# Singlespeed gearing on your tandem?



## NEPMTBA (Apr 7, 2007)

Anyone running SSer on your tandem?

Experiences?


----------



## mhopton (Nov 27, 2005)

Man...I can't even imagine that! I'm usually looking for a lower gear!

Sent from my SCH-I535 using Tapatalk 2


----------



## Okayfine (Sep 7, 2010)

A couple of bikes have been posted in SS form. I'm not sure any of the riders regularly post here.









I believe ^that team rides out of Bend, and obviously are animals:thumbsup:


----------



## ebnelson (Oct 30, 2006)

Bend is probably one of the few places that would be "OK" on a single speed tandem since the Phil's trails are generally gentle climb/descent type trails that roll along nicely.

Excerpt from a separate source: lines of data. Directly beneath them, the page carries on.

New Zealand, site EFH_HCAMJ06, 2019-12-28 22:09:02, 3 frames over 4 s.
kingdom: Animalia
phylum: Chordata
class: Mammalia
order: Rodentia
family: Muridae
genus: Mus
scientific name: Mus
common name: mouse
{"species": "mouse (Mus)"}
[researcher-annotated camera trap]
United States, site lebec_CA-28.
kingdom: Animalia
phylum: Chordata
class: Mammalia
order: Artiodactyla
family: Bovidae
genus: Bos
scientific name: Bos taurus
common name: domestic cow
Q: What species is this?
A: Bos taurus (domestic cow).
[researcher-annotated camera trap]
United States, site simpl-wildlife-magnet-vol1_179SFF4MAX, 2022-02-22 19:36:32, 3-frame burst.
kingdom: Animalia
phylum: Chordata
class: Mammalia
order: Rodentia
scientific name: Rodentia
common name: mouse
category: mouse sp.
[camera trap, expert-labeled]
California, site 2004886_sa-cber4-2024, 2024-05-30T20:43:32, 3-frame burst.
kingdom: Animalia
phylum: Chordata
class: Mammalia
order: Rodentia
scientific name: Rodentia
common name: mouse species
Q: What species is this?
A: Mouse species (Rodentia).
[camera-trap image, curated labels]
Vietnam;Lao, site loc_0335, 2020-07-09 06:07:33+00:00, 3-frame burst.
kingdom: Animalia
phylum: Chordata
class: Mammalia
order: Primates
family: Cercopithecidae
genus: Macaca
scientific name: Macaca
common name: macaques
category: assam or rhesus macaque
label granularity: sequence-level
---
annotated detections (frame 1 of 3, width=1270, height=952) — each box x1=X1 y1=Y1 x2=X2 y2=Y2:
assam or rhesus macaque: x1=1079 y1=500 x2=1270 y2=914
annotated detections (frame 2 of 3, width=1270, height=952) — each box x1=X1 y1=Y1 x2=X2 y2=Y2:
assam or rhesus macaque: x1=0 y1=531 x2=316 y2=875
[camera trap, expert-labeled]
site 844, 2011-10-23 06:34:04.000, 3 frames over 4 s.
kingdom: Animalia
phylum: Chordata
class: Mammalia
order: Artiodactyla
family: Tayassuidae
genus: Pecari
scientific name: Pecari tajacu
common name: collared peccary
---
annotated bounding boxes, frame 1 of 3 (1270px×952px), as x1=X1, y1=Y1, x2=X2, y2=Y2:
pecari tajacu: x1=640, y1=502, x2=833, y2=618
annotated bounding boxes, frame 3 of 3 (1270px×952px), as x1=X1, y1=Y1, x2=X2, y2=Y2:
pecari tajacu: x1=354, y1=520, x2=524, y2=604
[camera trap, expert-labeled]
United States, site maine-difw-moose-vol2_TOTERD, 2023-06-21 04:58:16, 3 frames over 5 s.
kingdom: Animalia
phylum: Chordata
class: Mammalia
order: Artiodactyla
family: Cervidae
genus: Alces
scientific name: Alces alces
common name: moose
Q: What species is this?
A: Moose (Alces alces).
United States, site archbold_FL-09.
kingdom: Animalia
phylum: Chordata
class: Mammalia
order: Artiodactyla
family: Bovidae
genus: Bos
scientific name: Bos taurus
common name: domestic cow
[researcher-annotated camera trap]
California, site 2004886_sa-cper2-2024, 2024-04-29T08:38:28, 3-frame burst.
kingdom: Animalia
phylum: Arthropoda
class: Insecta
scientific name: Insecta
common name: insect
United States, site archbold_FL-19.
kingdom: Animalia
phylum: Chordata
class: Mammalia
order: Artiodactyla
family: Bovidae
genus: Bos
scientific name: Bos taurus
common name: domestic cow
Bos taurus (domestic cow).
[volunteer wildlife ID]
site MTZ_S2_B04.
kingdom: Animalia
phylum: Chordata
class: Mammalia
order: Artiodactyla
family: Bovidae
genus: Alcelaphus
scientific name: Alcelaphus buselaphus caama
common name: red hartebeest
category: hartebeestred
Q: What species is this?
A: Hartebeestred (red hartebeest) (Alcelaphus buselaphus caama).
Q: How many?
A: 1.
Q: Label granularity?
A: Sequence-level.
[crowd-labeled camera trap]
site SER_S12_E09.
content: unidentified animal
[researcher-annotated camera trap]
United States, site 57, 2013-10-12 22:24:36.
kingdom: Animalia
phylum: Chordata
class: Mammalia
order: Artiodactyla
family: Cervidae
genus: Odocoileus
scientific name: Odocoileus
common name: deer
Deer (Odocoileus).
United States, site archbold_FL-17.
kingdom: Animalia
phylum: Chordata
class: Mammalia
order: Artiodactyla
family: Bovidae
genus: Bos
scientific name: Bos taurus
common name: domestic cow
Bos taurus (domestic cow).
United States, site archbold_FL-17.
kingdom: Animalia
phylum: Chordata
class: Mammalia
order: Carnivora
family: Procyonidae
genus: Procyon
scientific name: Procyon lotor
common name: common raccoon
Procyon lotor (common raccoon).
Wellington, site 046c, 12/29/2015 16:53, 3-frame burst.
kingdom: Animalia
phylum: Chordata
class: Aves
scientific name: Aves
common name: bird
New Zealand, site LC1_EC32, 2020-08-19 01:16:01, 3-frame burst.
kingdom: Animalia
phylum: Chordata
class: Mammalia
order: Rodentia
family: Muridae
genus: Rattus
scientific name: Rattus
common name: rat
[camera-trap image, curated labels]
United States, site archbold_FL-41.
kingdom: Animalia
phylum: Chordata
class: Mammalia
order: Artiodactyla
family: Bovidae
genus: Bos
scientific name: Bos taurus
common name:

I'm going to convert our bike to an XX1 type drive train eventually. It will require a 142x12mm rear end from Ventana.


----------



## NEPMTBA (Apr 7, 2007)

^this is a very cool idea!


----------



## Hurricane Jeff (Jan 1, 2006)

Back in 1999, we raced the "Singlespeed World Championships" in Rancho Cucamonga, Ca. on our Ventana tandem that we converted to SS the night before. We used a 32-22 combo which proved to be a little tough considering the courses 5000'+ of climbing, we still won beating 5 other tandems....no tatoos or rainbow stripes though.


----------



## mactweek (Oct 3, 2011)

I think I would have to put the 22 in front and 32 on the cassette, but I am old and slow.
Seriously, as quick as a tandem loses momentum the 1x11 might be a good solution, especially with a grip shift where you can dump gears quickly.


----------



## ashpioletrev (Dec 6, 2005)

We regularly ride our Fandango 29'r SS. Yes we do live in Bend with gentle climbs. We still start at 3600' and climb over 6900/7000. Our gear choice is 32/20. Together my girl,bike and I weigh in at 300#. 40 for the bike 120 for her(I know I should let it be known) and my self at 140. It has it's tough moments but it has been very rewarding. She would rather ride that then her New Juliana Joplin. It shows her what a bike and set of balls can do. She is a much better rider now.


----------